As long as I can see, it is usual underrun issue for PCM playback substream.
Call Trace:
dump_stack+0x76/0x94
__snd_pcm_xrun.cold+0x5/0xa [snd_pcm]
snd_pcm_update_state+0x107/0x110 [snd_pcm]
snd_pcm_update_hw_ptr0+0x21c/0x850 [snd_pcm]
...
The back trace tells us that the buffer of PCM playback substream has more PCM frames than stop_threshold sw parameter:
int snd_pcm_update_state(struct snd_pcm_substream *substream,
struct snd_pcm_runtime *runtime)
{
snd_pcm_uframes_t avail;
avail = snd_pcm_avail(substream);
....
if (runtime->status->state == SNDRV_PCM_STATE_DRAINING) {
...
} else {
if (avail >= runtime->stop_threshold) {
__snd_pcm_xrun(substream);
return -EPIPE;
}
}
....
return 0;
}
We can guess that the process of jackd don't wake up to put enough PCM frames into the buffer before handling the period elapsed event. Usually the process should awakened by the period elapsed event before the one.

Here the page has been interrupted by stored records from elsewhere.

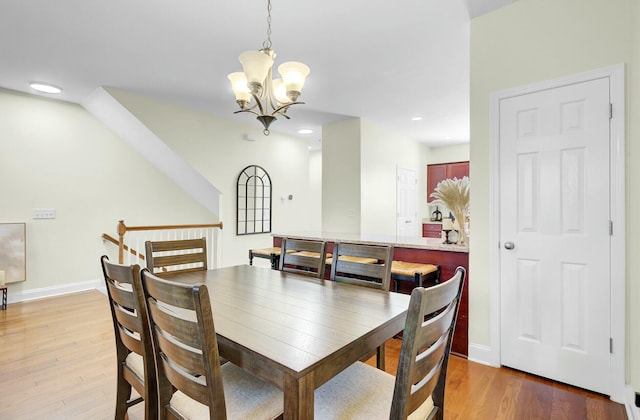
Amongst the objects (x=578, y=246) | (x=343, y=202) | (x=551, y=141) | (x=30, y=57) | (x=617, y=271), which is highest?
(x=30, y=57)

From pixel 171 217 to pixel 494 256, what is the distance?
480 cm

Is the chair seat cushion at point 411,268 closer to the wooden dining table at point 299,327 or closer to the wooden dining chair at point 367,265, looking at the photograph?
the wooden dining chair at point 367,265

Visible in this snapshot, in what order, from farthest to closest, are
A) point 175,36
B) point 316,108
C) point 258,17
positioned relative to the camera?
point 316,108 → point 175,36 → point 258,17

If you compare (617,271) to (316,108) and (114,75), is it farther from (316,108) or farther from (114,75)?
(114,75)

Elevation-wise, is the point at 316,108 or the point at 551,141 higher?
the point at 316,108

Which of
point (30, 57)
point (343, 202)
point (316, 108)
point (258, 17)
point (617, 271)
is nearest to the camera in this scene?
point (617, 271)

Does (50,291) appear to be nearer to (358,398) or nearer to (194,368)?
(194,368)

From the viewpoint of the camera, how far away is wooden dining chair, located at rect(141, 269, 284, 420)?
0.98m

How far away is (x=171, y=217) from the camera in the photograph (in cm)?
533

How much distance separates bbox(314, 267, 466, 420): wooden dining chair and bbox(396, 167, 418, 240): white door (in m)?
4.59

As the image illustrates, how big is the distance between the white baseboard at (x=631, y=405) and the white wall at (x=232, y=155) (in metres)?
4.49

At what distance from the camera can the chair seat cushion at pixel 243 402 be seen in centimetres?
117

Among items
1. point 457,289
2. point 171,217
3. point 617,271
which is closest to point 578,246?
point 617,271

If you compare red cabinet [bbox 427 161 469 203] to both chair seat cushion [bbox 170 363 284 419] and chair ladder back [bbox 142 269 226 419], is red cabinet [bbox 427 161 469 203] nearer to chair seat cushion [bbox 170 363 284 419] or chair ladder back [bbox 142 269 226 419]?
chair seat cushion [bbox 170 363 284 419]
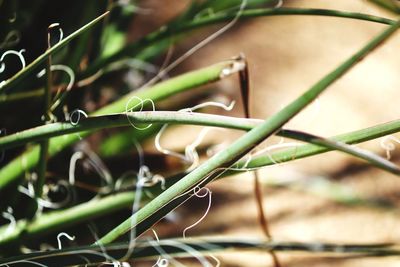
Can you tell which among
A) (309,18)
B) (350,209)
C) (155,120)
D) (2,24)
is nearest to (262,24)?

In your case, to handle PCM frames in isochronous transmit (IT) context, 5 contexts run in below order expectedly:
processor receives IRQ by 1394 OHCI controller for IT context
->hw IRQ is queued for the IT context
hw IRQ context
->IRQ handler is invoked for the IT context
-> tasklet is scheduled for the IT context
soft IRQ context
->tasklet is invoked for the IT context
-> workqueue is scheduled for period elapsed event
workqueue context
->call of snd_pcm_period_elapsed()
->task for jackd is scheduled to wake up
process context
->jackd thread wakes up and fill the buffer with PCM frames
(for next IRQ)
If the order was not kept, XRUN occurs. In this point, I remember timing issue reported to upstream:
As long as I know, with -rt patchset, the tasklet context run in the other workqueue context. The above order becomes below:
processor receives IRQ by 1394 OHCI controller for IT context
->hw IRQ is queued for the IT context
hw IRQ context
-> workqueue is scheduled for hw IRQ
workqueue context (A)
->workqueue is invoked for the hw IIRQ
-> workqueue is scheduled for the IT context
workqueue context (B)
->workqueue is invoked for the IT context
-> workqueue is scheduled for period elapsed event
workqueue context (C)
->call of snd_pcm_period_elapsed()
->task for jackd is scheduled to wake up
process context
->jackd thread wakes up and fill the buffer with PCM frames
(for next IRQ)
From task scheduler, the priority of successive three workqueue context (A, B and C) is not deterministic, thus it's probable not to keep the above order. In the worst case, next workqueue context (A) runs earlier than previous workqueue context (C).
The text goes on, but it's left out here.